Already as early as in 1985, the famous American economist Carl Shoup, who spent a lifetime advising countries all over the world on their tax reforms, advocated the special benefits developing countries might derive from tax arbitration.[1] Independent expert review is precisely there to balance differences in capacity, expertise, economic, financial or political powers. The prevailing mood to date, however, remains one of, let me say, skepticism, despite serious efforts by OECD (BEPS Action 14 and follow-up) and United Nations (Subcommittee on dispute avoidance and resolution). Obviously, there is a lack of awareness and experience, but that bothers all countries to some extent or another – and as such is a main target of Tribute. I have three observations why I believe low response particularly from developing countries is unnecessary.

  • Much of the discussions so far have gone over the heads of developing countries. Take for example the current composition of the UN Subcommittee. The majority of its delegates are from OECD member countries and from business or advisory, who understandably press for approaches to dispute resolution or prevention which best match with their advanced legal systems or practices and serve their best interest. Developing countries must have felt overwhelmed by the sophistication of models proposed, and by the urgency they were required to implement them. I was not surprised that the United Nations failed to agree on even such innocent proposal as the inclusion of non-binding mediation as a mere possibility into its present 2017 Model Tax Convention – however much disappointing that was.

  • Causes of disputes may vary substantially between countries, depending on such factors as culture, technical abilities, human capacities and financial resources, legal frameworks, and compliance attitudes – and so may their resolutions. Yet, both the OECD and UN Model Tax Conventions provide only for arbitration, and in that for only two alternatives of arbitration procedures: short form, non-reasoned, so-called ‘baseball’ arbitration and conventional reasoned opinion arbitration. This is a choice between two opposing US and European schools of thoughts – a choice that fits only few other countries, let alone developing countries. It requires a much wider palette to do proper justice to the many country diversities there are in reality. One which provides, among others, for in-between options of arbitration, for instance reasoned ‘baseball’ arbitration; non-binding instruments, such as mediation, technical advice, or non-binding arbitration; techniques to review how laws may be made less controversial, and relations with taxpayers less litigious; and strategies for effective dispute management in tax administrations. At the end of the day, it is the commitment to resolving disputes, more than the choice of instruments, that matters.

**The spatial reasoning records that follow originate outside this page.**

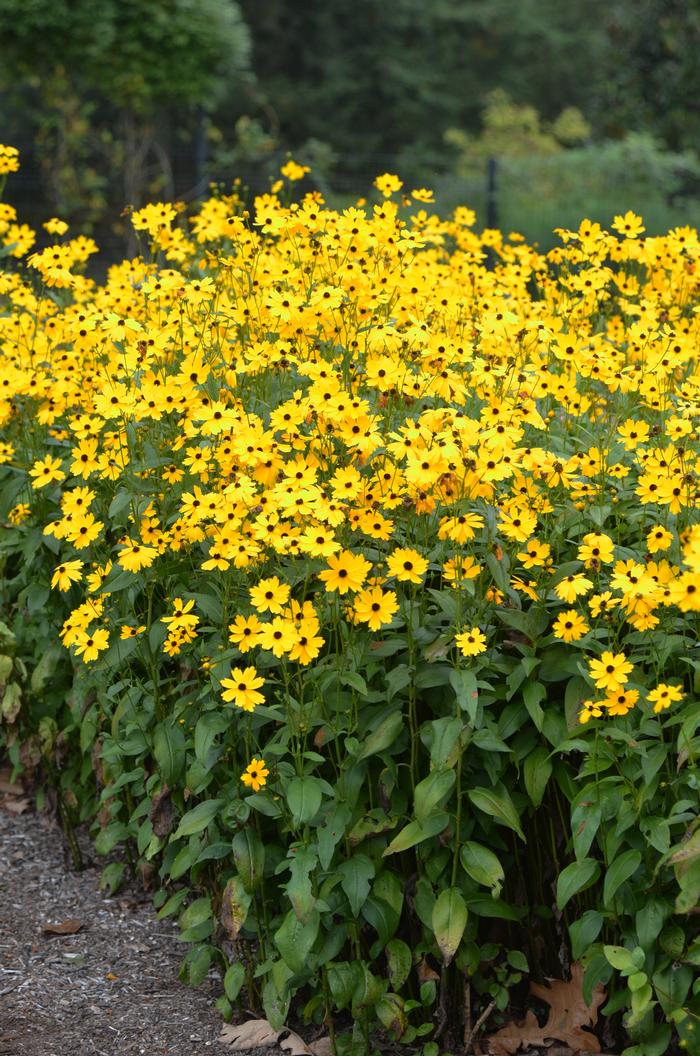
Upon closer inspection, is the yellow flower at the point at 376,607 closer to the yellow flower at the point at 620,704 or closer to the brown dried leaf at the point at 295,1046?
the yellow flower at the point at 620,704

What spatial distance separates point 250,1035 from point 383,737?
2.58ft

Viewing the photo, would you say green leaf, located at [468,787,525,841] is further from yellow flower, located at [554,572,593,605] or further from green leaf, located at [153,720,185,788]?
green leaf, located at [153,720,185,788]

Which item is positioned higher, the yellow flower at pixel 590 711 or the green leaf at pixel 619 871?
the yellow flower at pixel 590 711

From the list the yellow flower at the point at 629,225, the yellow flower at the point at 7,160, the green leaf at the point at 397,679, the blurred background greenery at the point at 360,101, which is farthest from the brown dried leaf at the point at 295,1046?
the blurred background greenery at the point at 360,101

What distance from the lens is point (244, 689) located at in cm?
258

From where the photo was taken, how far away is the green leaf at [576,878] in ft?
8.14

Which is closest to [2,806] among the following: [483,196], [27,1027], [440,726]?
[27,1027]

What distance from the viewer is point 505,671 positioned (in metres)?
2.60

  • Capacity issues are a common and serious problem among developing countries, but cannot be a valid excuse, really, not to commit to proper dispute resolution or prevention. The problem of capacity in handling international tax disputes is of a general nature, affecting even major developed countries. It is a highly specialized and likewise scarce expertise, which arguably can only be acquired by training on the job. (At Tribute, we avail of former Competent Authorities especially for this purpose.) In addition, some areas, for example transfer pricing or profit allocation for certain specific industries, may require specialized topical knowledge, which authorities ordinarily do not avail of themselves. Facilitation from external experts, to some extent or another, is obviously a necessity, in particular for developing countries. There are costs involved with that, certainly, but less than often assumed, and in any case not so much as to be prohibitive. Costs of arbitration or mediation, for instance, are ordinarily far less than costs of litigation, as legal representation, though not excluded, is not anticipated in these processes. Limited financial abilities may be taken into consideration in allocating procedural costs. Also, trust fund constructions might be designed from which costs are reimbursed, like in the case of the World Trade Organization.

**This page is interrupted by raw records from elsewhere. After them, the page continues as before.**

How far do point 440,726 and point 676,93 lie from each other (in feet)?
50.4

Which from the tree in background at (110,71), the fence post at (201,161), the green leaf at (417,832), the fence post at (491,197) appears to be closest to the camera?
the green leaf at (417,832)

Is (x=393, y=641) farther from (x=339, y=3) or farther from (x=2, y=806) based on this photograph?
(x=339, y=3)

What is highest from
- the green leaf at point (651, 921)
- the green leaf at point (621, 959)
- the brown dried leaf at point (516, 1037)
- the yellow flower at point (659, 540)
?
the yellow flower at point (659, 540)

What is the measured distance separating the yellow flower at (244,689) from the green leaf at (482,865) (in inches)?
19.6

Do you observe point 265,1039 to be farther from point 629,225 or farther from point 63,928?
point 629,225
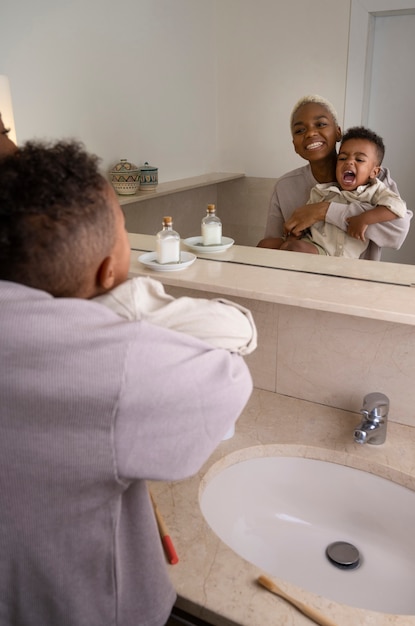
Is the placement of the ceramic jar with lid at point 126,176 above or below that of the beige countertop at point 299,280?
above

To secure that efforts undertaken match the particular needs and interests of developing countries, it is best indeed that developing countries take themselves the initiative and lead. Tribute is most happy to join CIAT in the webinar on July 6, and it is ready to support and assist in any follow-up actions to promote effective tax dispute resolution and prevention as CIAT may hopefully decide to.

[1] Carl S. Shoup, International Arbitration of Transfer Pricing under Income Taxation, in: Rugman and Eden (eds.), Multinationals and Transfer Pricing, Croom Helm (1985).